Podem os ETF ser uma alternativa mais eficiente aos futuros do ponto de vista operativo e de custos?


Os investidores recorrem aos contratos de futuros principalmente para replicar determinados índices nos mercados de ações, de obrigações e de matérias-primas. Apenas nos contratos sobre índices de ações, a atual alocação a futuros supera o bilião de dólares. Os investidores utilizam os futuros para distintos fins: alavancar as carteiras, fazer operações de hedge e aproveitar as oportunidades que surgem quando se aproxima a data de vencimento dos contratos em questão. Por esta altura do mês, ou do trimestre, é quando os investidores fazem roll-over das suas posições, ou seja, fecham um contrato que está prestes a vencer e formalizam um novo.
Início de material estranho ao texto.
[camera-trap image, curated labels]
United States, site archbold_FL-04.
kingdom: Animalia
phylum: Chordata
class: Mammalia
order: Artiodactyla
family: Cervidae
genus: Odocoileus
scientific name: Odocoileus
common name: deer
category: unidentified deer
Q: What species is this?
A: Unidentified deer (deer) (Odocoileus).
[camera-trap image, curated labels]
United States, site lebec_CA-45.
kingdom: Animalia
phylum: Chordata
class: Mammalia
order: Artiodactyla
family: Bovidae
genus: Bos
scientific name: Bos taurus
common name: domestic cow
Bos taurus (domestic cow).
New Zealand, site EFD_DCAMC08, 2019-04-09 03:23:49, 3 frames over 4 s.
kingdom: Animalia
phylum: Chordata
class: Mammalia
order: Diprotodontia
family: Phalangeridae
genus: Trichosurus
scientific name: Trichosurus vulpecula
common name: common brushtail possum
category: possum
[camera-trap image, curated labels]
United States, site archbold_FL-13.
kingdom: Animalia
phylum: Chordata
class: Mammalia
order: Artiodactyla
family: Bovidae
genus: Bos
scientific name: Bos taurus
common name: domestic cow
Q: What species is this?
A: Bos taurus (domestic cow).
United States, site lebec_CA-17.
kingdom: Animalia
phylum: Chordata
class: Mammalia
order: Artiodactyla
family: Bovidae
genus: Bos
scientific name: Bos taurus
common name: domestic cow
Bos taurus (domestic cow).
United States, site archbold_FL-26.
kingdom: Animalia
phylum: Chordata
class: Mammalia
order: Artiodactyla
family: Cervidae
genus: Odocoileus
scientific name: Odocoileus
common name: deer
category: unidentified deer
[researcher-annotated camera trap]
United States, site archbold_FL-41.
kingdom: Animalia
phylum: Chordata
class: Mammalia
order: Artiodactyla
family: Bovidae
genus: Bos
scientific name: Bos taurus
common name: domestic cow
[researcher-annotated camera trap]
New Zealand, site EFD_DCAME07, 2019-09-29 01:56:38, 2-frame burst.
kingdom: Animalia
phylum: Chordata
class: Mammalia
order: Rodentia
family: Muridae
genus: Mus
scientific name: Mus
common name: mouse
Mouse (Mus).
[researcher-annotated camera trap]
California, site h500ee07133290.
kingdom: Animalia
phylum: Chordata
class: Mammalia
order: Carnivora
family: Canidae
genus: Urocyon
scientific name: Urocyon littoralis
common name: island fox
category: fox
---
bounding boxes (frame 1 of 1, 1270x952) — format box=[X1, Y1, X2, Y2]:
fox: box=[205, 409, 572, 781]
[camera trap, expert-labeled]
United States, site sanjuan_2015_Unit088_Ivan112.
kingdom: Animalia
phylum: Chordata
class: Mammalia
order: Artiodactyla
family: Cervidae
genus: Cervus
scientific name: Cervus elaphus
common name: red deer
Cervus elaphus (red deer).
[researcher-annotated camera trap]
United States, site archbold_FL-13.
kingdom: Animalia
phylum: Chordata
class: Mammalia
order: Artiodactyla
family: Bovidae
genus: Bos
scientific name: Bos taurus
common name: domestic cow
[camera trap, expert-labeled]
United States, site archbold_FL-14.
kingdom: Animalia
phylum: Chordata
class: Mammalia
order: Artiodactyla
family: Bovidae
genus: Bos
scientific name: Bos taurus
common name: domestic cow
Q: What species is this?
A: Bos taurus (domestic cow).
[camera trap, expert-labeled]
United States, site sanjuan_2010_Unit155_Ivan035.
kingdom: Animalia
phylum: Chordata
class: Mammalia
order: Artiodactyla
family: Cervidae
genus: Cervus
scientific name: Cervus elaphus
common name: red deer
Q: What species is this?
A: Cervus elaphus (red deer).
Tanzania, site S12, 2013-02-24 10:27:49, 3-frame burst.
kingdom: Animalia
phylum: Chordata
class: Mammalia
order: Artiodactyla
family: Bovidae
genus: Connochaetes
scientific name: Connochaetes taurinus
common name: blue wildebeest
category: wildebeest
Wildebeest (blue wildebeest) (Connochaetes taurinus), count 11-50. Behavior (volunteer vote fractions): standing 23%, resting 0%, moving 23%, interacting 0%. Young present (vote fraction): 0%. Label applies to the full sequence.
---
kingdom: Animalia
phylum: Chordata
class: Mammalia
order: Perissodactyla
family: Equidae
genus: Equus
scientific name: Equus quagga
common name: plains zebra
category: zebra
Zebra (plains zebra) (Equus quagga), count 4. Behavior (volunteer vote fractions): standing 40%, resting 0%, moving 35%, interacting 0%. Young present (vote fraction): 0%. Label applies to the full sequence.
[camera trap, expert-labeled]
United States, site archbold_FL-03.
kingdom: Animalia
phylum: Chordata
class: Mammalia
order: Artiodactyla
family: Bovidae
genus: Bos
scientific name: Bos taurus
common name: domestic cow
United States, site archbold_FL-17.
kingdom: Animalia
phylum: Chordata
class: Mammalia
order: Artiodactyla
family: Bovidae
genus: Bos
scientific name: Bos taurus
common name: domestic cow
Continua-se a recorrer em grande medida aos futuros para que haja exposição a um índice sem alavancagem. Isto é o que se denomina de uma operação “totalmente paga”. No entanto, determinados investidores têm vivido um aumento dos custos associados a estas posições em futuros e noutros veículos de réplica, como é o caso dos ETF, que podem ser uma opção mais acessível. A pergunta que se impõe é óbvia: “Porque é que os futuros estão agora mais caros?”. Segundo Ursula Marchioni, diretora de estratégia de ações e análise e investigação de produtos cotados da iShares para EMEA, durante o último ano e meio, os investidores que utilizam futuros sofreram um aumento dos custos de roll-over, tendo em conta o seu valor justo.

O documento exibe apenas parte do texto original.